C'était d'arriver le matin pour trier les mails, passer du temps, classer en listes. Jusqu'à la première sonnerie du téléphone, ou jusqu'au premier mail urgent.

C'était lancer une blague, potache, à travers l'openspace, et dépressuriser d'un coup tout le bureau, pendant cinq minutes, avant que l'entrechoc plastique et liquide des claviers ne reprenne.

C'était mettre le casque pour visionner une vidéo tout juste reçue par mail, et ne pas rire trop fort. La faire suivre, éventuellement, choisir à qui.

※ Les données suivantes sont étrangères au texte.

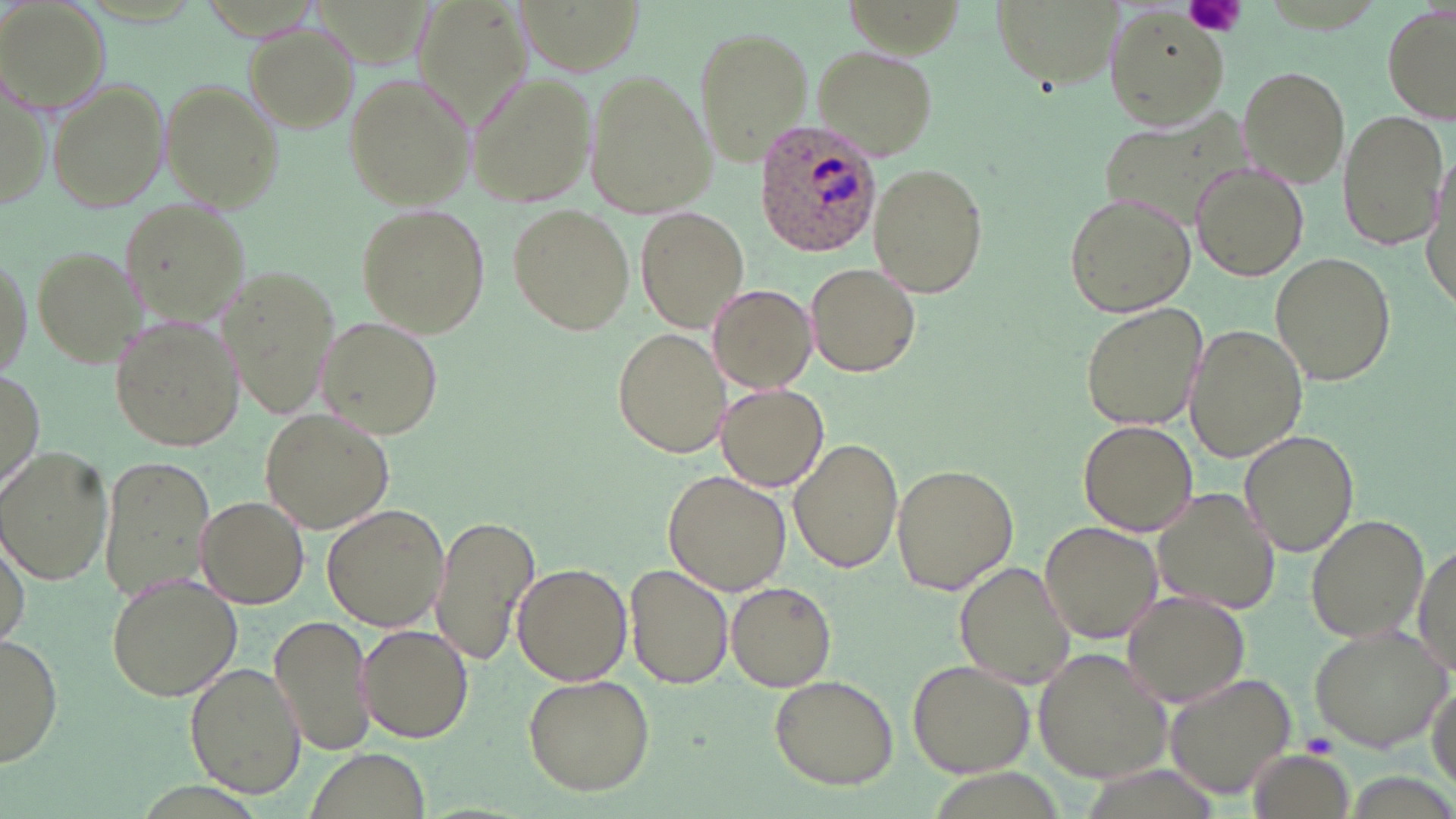
Summary:
  - Coordinate format: approximate bounding boxes as (x1,y1)-(x2,y2) corner pairs in pixels
  - Plasmodium ovale-infected red blood cell locations: (755,119)-(886,256)
  - Uninfected red blood cell locations: (409,4)-(535,139), (0,5)-(107,114), (1382,5)-(1455,127), (986,8)-(1133,99), (1103,11)-(1231,133), (244,21)-(360,133), (693,26)-(812,164), (812,45)-(939,161), (1236,64)-(1351,185), (582,68)-(717,221), (468,72)-(595,207), (344,74)-(476,210), (0,75)-(50,209), (46,79)-(168,212), (161,79)-(285,214), (1099,103)-(1268,230), (1338,111)-(1448,250), (1190,161)-(1308,283), (870,165)-(986,295), (1064,192)-(1195,318), (118,196)-(251,333), (356,205)-(489,336), (508,205)-(634,336), (637,207)-(750,332), (0,247)-(31,379), (34,247)-(145,365), (1270,253)-(1396,387), (805,261)-(922,377), (222,265)-(343,421), (708,283)-(817,391), (1079,301)-(1208,431), (315,317)-(445,439), (111,319)-(239,451), (1186,323)-(1309,464), (611,328)-(729,461), (0,370)-(43,496), (717,384)-(828,492), (260,409)-(394,534), (1077,418)-(1200,535), (1239,430)-(1359,555), (790,438)-(904,573), (0,448)-(112,587), (100,455)-(216,603), (891,466)-(1017,594), (663,470)-(792,595), (1152,488)-(1282,614), (195,496)-(310,609), (321,504)-(448,631), (432,513)-(539,669), (1305,514)-(1428,645), (1039,520)-(1162,645), (1,528)-(30,650), (1412,540)-(1456,674), (513,560)-(632,686), (954,560)-(1077,688), (624,563)-(734,690), (106,573)-(241,700), (727,580)-(837,691), (1121,591)-(1252,709), (268,613)-(376,758), (359,624)-(474,744), (1309,624)-(1451,753), (0,634)-(63,768), (1033,649)-(1175,783), (907,660)-(1037,780), (186,662)-(306,799), (1163,672)-(1299,800), (521,673)-(656,795), (769,674)-(898,789), (1427,678)-(1455,792), (303,749)-(432,819), (1245,751)-(1353,819)
  - Platelet locations: (1185,0)-(1245,38), (1303,732)-(1341,758)
  - Slide-level diagnosis: Plasmodium ovale
  - Preparation: thin blood film
  - Image size: 1456×819 pixels
  - Magnification: 1000x
  - Stain: May-Grünwald-Giemsa
  - Modality: light microscopy
  - Field of view: one of a larger specimen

C'était, au début, répondre au téléphone de son voisin parti en pause, en réunion ou aux toilettes, se lever pour aller le trouver, finalement prendre un message et puis, avec le temps, laisser sonner, laisser sonner et s'énerver car si ça ne répond pas pourquoi laisser sonner dix fois ? Finalement, épuisé de ça, décrocher, battu.

J'aime beaucoup. Nous sommes loin de la froideur et des névroses houellebecquiennes de L'Extension du domaine de la lutte. Nous sommes plutôt dans la description du monde du travail que je connais, sans cliché, et avec malgré tout une empathie que je trouve nécessaire pour aborder ce sujet. Sortir du méchant chef et de la gentille victime exploitée, pour analyser les relations entre les collègues. Je me retrouve beaucoup dans la prose de Joachim, comme quand le narrateur dit apprécier de travailler quand le bureau est désert, de déjeuner seul avec un livre, etc. C'était c'est moi !
Vous trouverez rassemblées les contributions 2010 de Joachim sur son site/blog sous divers formats. Cela vous donnera peut-être envie de lire ses œuvres chez publie.net, notamment La Crise et Sans. Je n'ai pas encore décidé ce qui arrivera à mon personnage de la lettre J, je sais déjà qu'il se prénommera Joachim.

2 commentaires:

Manu Causse a dit…

Ne va pas y voir une éhontée autopromotion, mais un projet musical d'Emmanuelle Urien, au début de ce myspace,

http://www.myspace.com/lecturesmusicales

porte justement le nom de Glossosalies... pff et repff, les grands esprits et tout ce genre de.

bises

manu

fg a dit…

Aucun problème, Manu : autopromeus, autopromeus !

Tu et elle êtes toujours les bienvenus ici.